Les réponses et les explications de chaque question s’affichent ici une fois le parcours terminé. Elles renvoient alors vers la fiche du glossaire correspondante, où la notion est traitée en entier avec son exemple chiffré.
1. Un cabinet emploie un grand modèle de langage pour pré-analyser des contrats d'assurance. Les synthèses sont fluides, mais le modèle introduit parfois des clauses inexistantes. Quelle tâche ce modèle exécute-t-il en réalité ?
Il prédit le token le plus probable compte tenu du contexte qui précède
Un grand modèle de langage est entraîné sur d'immenses corpus de texte pour une tâche unique et apparemment modeste : prédire le mot suivant, ou plus exactement le token suivant, compte tenu du contexte qui précède. De cette tâche émergent des capacités complexes, rédaction, traduction, résumé, raisonnement apparent, génération de code, et l'architecture dite transformeur lui permet de pondérer l'importance relative des différents éléments d'un texte. Comprendre cette mécanique n'est pas une curiosité théorique, c'est ce qui explique le comportement observé. Le modèle ne recherche pas, ne vérifie pas et ne compare pas : il produit la suite la plus plausible. Une clause inexistante mais parfaitement idiomatique est donc, du point de vue du modèle, un excellent résultat, puisqu'elle est exactement ce qu'un contrat de ce type contient d'habitude. La fluidité de la sortie ne dit rien de sa véracité, et c'est précisément parce que les deux sont indépendantes que la relecture humaine ne peut pas être supprimée.
Fiche du glossaire · llm2. Un agent de conformité produit un rapport citant un article de réglementation qui n'existe pas, formulé avec la même assurance que les références exactes. Comment faut-il qualifier ce comportement ?
Une caractéristique structurelle du fonctionnement de ces modèles, réductible mais non éliminable
L'hallucination algorithmique est la production d'une information fausse ou inventée, présentée avec un degré de certitude apparent élevé et sans aucun signal la distinguant d'une réponse correcte. Le phénomène découle directement de la nature probabiliste des grands modèles de langage, qui génèrent des séquences statistiquement plausibles plutôt que des faits vérifiés : ce n'est donc pas un défaut accidentel mais une caractéristique structurelle, impossible à éliminer totalement et seulement réductible. Deux conséquences en découlent pour qui déploie ces outils. La première est qu'attendre une version corrigée est une stratégie sans terme, puisque le défaut tient au mécanisme et non à sa mise en œuvre. La seconde est plus grave : l'absence de signal distinctif rend l'erreur indétectable à la lecture, une citation fabriquée ayant exactement la même allure qu'une citation exacte. C'est ce qui déplace la charge vers la vérification systématique des références plutôt que vers la relecture du style.
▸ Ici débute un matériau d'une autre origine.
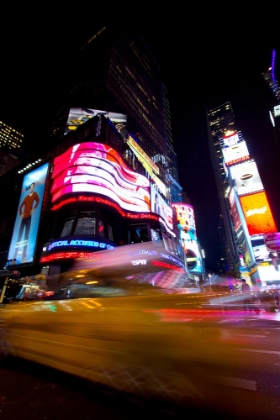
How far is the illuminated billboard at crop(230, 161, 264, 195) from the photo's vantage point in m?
→ 44.7

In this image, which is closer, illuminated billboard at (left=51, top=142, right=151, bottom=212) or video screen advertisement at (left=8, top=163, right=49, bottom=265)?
illuminated billboard at (left=51, top=142, right=151, bottom=212)

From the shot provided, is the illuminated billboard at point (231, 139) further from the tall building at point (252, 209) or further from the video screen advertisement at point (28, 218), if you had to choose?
the video screen advertisement at point (28, 218)

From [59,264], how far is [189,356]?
1943 centimetres

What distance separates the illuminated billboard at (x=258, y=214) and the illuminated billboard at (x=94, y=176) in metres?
27.2

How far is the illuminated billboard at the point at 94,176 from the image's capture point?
71.5 ft

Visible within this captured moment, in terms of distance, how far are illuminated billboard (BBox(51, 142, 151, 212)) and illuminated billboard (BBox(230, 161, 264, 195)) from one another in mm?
29436

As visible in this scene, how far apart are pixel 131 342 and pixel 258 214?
46.8 meters

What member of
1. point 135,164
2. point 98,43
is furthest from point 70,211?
A: point 98,43

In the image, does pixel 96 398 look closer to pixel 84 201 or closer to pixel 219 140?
pixel 84 201

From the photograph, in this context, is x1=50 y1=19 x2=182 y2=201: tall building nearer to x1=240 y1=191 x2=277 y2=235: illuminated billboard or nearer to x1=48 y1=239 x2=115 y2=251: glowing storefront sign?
x1=240 y1=191 x2=277 y2=235: illuminated billboard

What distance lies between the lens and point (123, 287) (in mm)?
4617

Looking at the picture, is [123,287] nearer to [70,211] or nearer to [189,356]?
[189,356]

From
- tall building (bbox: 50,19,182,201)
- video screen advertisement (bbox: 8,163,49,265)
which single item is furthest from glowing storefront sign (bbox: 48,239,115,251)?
tall building (bbox: 50,19,182,201)

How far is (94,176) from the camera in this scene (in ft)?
72.8
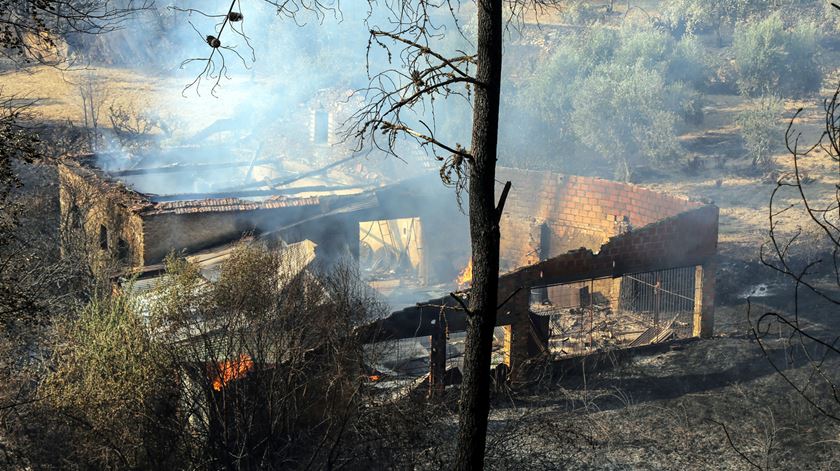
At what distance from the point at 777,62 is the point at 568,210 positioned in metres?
20.5

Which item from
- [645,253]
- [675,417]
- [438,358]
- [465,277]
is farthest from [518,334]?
[465,277]

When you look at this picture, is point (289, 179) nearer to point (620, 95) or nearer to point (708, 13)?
point (620, 95)

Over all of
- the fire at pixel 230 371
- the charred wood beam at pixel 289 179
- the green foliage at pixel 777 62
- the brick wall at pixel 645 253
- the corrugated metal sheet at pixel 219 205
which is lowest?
the fire at pixel 230 371

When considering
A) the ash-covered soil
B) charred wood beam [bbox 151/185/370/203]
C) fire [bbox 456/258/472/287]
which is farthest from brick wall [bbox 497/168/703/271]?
charred wood beam [bbox 151/185/370/203]

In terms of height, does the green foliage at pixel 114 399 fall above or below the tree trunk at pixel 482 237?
below

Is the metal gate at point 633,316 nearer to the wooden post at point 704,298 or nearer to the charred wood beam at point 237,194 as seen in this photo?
the wooden post at point 704,298

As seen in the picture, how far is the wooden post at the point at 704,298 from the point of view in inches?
735

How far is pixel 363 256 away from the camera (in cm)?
3025

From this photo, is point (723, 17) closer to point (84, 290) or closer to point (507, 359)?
point (507, 359)

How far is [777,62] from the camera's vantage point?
37344 mm

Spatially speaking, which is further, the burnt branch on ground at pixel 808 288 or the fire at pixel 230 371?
the burnt branch on ground at pixel 808 288

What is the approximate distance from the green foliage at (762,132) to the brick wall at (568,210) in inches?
501

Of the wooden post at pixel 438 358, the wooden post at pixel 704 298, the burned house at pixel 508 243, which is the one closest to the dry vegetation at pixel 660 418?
the wooden post at pixel 704 298

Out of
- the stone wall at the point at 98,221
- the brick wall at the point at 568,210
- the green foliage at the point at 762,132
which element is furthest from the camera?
the green foliage at the point at 762,132
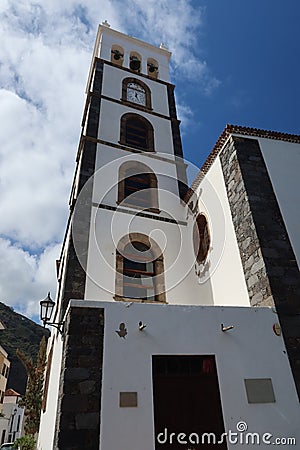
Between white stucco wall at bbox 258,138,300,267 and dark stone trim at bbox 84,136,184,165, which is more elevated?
dark stone trim at bbox 84,136,184,165

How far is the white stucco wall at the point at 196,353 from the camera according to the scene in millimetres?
4266

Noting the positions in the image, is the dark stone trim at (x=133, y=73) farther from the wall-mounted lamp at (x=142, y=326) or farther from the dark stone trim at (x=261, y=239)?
the wall-mounted lamp at (x=142, y=326)

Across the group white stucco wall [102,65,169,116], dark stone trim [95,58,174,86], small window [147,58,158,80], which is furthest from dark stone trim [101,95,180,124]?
small window [147,58,158,80]

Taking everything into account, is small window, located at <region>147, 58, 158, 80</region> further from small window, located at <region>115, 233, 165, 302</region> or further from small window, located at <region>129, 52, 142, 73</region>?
small window, located at <region>115, 233, 165, 302</region>

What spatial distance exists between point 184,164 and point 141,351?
7976mm

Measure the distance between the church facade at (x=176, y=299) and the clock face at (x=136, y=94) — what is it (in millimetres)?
2374

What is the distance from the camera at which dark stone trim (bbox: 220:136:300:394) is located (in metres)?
5.37

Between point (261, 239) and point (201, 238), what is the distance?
2682 millimetres

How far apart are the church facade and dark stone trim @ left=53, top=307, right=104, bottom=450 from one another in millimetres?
15

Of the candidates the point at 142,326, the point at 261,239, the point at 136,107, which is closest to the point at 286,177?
the point at 261,239

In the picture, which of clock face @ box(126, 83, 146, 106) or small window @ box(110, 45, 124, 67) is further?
small window @ box(110, 45, 124, 67)

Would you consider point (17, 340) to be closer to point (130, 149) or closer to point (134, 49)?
point (134, 49)

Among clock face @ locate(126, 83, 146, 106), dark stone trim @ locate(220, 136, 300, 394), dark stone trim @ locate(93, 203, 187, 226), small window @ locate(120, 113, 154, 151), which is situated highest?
clock face @ locate(126, 83, 146, 106)

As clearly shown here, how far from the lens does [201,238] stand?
8.62 m
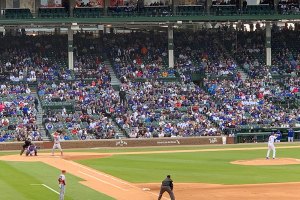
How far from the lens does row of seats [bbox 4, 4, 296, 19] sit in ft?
222

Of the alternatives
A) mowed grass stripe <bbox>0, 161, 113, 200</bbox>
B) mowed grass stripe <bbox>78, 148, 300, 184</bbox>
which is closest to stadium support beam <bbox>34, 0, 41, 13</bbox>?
mowed grass stripe <bbox>78, 148, 300, 184</bbox>

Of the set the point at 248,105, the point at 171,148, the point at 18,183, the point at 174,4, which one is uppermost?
the point at 174,4

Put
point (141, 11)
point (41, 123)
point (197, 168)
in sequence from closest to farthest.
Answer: point (197, 168) < point (41, 123) < point (141, 11)

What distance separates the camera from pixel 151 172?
38844 mm

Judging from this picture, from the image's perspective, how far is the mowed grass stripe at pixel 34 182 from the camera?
29.5m

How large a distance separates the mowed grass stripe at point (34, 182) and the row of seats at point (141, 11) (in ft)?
84.6

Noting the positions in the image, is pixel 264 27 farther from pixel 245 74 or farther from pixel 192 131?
pixel 192 131

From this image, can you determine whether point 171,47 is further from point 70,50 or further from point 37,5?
point 37,5

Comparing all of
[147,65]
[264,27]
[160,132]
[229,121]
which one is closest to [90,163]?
[160,132]

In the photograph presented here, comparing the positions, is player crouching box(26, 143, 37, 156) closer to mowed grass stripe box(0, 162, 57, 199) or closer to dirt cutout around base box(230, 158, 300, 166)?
mowed grass stripe box(0, 162, 57, 199)

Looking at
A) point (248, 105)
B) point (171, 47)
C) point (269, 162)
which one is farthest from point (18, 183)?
point (171, 47)

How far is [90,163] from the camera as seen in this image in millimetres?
44250

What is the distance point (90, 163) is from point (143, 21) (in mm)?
27199

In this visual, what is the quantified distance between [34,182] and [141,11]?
37.5 m
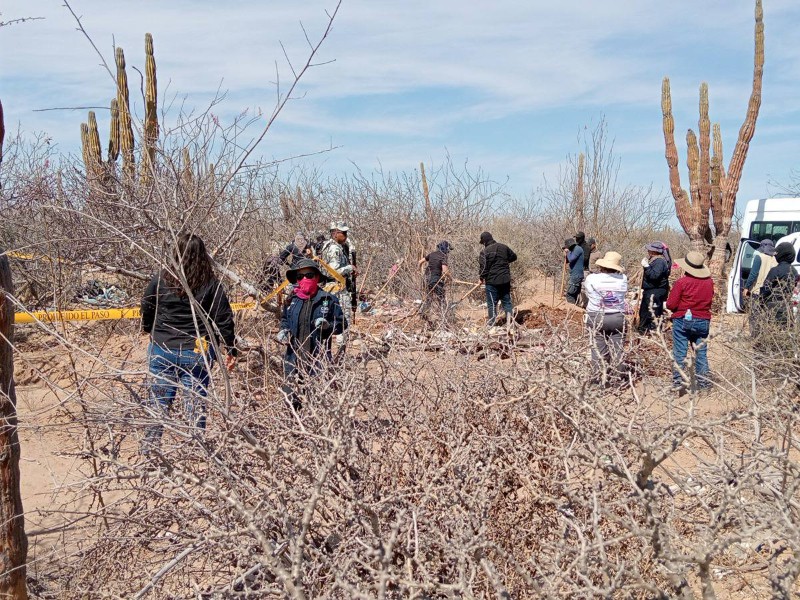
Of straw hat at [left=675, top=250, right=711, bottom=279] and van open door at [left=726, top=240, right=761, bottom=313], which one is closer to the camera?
straw hat at [left=675, top=250, right=711, bottom=279]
Fiche du glossaire · hallucination-algorithmique3. Un assistant interne répond aux employés en s'appuyant sur la base documentaire de l'entreprise plutôt que sur ses seuls paramètres. Quelle surface d'attaque cette architecture ouvre-t-elle ?
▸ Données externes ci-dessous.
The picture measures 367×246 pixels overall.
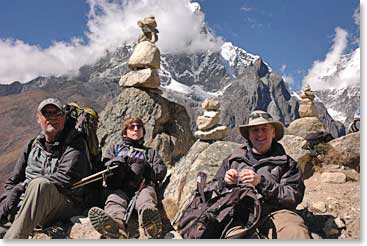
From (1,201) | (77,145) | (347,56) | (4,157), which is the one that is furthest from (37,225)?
(4,157)

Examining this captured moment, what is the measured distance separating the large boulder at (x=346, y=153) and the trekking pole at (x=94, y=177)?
4.71m

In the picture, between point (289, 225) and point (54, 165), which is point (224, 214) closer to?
point (289, 225)

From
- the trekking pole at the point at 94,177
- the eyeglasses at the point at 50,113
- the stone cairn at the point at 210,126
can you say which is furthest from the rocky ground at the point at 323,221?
the stone cairn at the point at 210,126

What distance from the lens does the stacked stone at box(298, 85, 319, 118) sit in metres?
17.2

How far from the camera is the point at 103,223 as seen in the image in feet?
12.6

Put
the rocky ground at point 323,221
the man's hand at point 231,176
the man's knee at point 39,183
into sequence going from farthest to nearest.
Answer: the rocky ground at point 323,221 → the man's knee at point 39,183 → the man's hand at point 231,176

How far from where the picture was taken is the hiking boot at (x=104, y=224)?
379cm

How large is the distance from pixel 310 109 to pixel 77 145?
572 inches

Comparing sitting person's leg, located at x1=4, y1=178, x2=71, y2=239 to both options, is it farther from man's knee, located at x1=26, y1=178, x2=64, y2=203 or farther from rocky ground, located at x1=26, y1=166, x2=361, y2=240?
rocky ground, located at x1=26, y1=166, x2=361, y2=240

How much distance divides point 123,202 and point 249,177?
5.12ft

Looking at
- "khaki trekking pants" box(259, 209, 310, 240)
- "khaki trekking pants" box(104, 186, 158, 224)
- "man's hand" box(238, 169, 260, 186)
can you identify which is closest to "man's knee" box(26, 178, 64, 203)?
"khaki trekking pants" box(104, 186, 158, 224)

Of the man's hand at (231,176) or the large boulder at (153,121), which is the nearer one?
the man's hand at (231,176)

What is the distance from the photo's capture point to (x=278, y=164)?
3.63m

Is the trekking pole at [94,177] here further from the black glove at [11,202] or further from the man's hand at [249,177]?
the man's hand at [249,177]
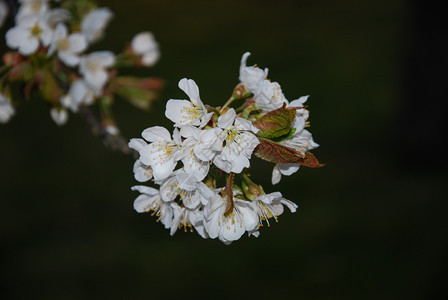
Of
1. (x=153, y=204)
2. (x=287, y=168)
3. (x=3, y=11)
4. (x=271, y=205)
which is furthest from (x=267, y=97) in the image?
(x=3, y=11)

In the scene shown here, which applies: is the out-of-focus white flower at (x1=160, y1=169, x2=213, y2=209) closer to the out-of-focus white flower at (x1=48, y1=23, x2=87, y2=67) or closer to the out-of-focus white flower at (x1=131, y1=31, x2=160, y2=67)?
the out-of-focus white flower at (x1=48, y1=23, x2=87, y2=67)

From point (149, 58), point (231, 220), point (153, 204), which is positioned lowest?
point (231, 220)

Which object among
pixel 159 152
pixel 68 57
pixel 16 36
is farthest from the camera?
pixel 68 57

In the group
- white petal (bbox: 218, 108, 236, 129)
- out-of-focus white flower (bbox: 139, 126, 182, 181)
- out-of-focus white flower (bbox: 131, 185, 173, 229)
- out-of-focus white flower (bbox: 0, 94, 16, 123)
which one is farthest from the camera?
out-of-focus white flower (bbox: 0, 94, 16, 123)

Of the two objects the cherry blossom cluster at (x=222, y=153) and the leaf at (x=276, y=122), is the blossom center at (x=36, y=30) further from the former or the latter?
the leaf at (x=276, y=122)

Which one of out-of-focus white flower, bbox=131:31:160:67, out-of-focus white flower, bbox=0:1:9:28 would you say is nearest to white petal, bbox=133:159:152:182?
out-of-focus white flower, bbox=131:31:160:67

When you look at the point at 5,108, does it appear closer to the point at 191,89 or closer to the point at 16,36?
the point at 16,36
Un document corrompu glissé dans la base peut détourner l'assistant, sans aucune intrusion dans le modèle
La génération augmentée par récupération combine un grand modèle de langage avec une recherche documentaire : plutôt que de répondre à partir des seules connaissances figées dans ses paramètres, le modèle interroge d'abord une base de documents pertinents puis fonde sa réponse sur les extraits récupérés. L'intérêt est double et réel, ancrer les réponses sur des sources vérifiables et actualisées, ce qui réduit sensiblement le risque d'hallucination, et permettre au système de raisonner sur des informations privées ou récentes que le modèle n'a jamais vues. Mais l'architecture déplace la confiance : ce n'est plus le modèle qu'il faut sécuriser, c'est la base. Un document corrompu glissé dans le corpus peut porter une instruction cachée qui détourne l'assistant, et l'attaque ne suppose aucune intrusion dans le modèle lui-même, seulement le droit d'ajouter un fichier. Pour un assureur, cela déplace la question de souscription du fournisseur de modèle vers le contrôle d'accès en écriture sur la documentation interne.
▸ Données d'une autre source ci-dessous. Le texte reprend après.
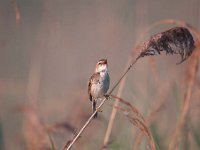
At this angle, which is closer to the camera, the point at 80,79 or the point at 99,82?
the point at 99,82

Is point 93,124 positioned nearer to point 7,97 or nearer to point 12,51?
point 7,97

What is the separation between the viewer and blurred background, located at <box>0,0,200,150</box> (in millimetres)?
3693

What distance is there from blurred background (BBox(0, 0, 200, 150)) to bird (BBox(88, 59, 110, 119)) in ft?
0.42

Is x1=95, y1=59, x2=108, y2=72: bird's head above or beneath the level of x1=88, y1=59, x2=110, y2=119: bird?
above

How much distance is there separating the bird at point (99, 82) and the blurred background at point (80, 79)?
0.13 m

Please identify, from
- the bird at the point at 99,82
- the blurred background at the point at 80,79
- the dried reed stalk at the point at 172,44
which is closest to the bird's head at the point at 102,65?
the bird at the point at 99,82

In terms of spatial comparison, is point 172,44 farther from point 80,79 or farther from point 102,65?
point 80,79

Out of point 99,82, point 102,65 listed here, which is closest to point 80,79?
point 99,82

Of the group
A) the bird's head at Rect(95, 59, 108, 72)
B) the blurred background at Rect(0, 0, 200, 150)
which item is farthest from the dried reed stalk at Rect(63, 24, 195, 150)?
the bird's head at Rect(95, 59, 108, 72)

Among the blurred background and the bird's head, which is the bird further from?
the blurred background

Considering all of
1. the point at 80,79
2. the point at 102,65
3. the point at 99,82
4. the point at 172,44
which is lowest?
the point at 80,79

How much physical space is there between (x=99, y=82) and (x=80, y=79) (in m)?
1.64

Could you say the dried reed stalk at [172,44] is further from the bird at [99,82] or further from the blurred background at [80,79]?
the bird at [99,82]

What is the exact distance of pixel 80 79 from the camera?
544 centimetres
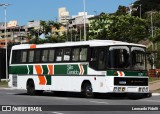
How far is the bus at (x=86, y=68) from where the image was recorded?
23.9 metres

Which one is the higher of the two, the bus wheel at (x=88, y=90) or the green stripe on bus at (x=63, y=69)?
the green stripe on bus at (x=63, y=69)

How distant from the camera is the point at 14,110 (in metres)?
17.0

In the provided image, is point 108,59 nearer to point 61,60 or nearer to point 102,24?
point 61,60

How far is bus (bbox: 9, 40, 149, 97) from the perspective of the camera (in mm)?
23891

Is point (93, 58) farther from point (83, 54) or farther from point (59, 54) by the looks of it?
point (59, 54)

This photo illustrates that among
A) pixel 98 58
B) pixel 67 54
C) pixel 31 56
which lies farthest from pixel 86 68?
pixel 31 56

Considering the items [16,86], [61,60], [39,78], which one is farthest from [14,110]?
[16,86]

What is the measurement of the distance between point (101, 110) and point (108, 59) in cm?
664

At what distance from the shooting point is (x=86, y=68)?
25.2m

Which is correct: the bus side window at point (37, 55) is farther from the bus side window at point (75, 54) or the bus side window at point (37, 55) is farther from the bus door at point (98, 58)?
the bus door at point (98, 58)

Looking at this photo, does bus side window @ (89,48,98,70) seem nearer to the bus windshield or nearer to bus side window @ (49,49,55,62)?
the bus windshield

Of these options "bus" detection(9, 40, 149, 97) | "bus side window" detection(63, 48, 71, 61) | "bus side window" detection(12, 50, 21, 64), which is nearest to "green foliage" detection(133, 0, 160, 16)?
"bus side window" detection(12, 50, 21, 64)

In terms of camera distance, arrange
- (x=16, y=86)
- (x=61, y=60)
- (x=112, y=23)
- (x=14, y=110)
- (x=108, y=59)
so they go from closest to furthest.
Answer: (x=14, y=110) < (x=108, y=59) < (x=61, y=60) < (x=16, y=86) < (x=112, y=23)

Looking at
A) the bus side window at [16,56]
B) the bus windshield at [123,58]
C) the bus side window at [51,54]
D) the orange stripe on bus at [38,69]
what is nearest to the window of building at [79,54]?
the bus side window at [51,54]
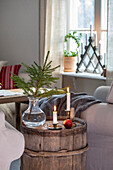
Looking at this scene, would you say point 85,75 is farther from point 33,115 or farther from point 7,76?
point 33,115

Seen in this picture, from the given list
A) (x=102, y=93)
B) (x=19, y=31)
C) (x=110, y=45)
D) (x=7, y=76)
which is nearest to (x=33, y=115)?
(x=102, y=93)

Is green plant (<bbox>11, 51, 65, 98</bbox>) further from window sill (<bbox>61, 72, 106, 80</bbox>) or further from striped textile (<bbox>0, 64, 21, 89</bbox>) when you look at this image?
striped textile (<bbox>0, 64, 21, 89</bbox>)

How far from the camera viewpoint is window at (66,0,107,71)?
15.2 feet

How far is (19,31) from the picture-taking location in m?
5.77

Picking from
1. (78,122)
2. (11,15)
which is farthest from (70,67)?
(78,122)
Fiche du glossaire · retrieval-augmented-generation4. Une entreprise spécialise un modèle de fondation sur ses propres dossiers pour automatiser le traitement des réclamations. Quel risque particulier cette opération fait-elle naître ?
Le modèle peut restituer, dans ses réponses, des données confidentielles présentes dans les dossiers d'entraînement
Le réglage fin consiste à spécialiser un modèle déjà pré-entraîné en lui faisant suivre un entraînement complémentaire sur des données ciblées, propres à une tâche ou à un domaine. Plutôt que d'entraîner depuis zéro, ce qui exigerait des ressources colossales, on capitalise sur les connaissances générales déjà acquises et on les oriente vers un usage précis, analyse de contrats, diagnostic, traitement de réclamations. C'est cette technique qui a démocratisé l'usage de l'intelligence artificielle en la rendant accessible à des organisations qui n'auraient jamais pu construire un modèle. Le risque propre à l'opération tient à ce qu'elle inscrit les données d'entraînement dans les paramètres eux-mêmes : un réglage fin mal maîtrisé amène le modèle à restituer, dans ses réponses ordinaires, des éléments confidentiels présents dans les dossiers qui ont servi à l'entraîner. La fuite ne passe alors par aucune base de données et par aucune intrusion, elle passe par le modèle, ce qui la rend difficile à détecter et impossible à reprendre une fois le modèle diffusé.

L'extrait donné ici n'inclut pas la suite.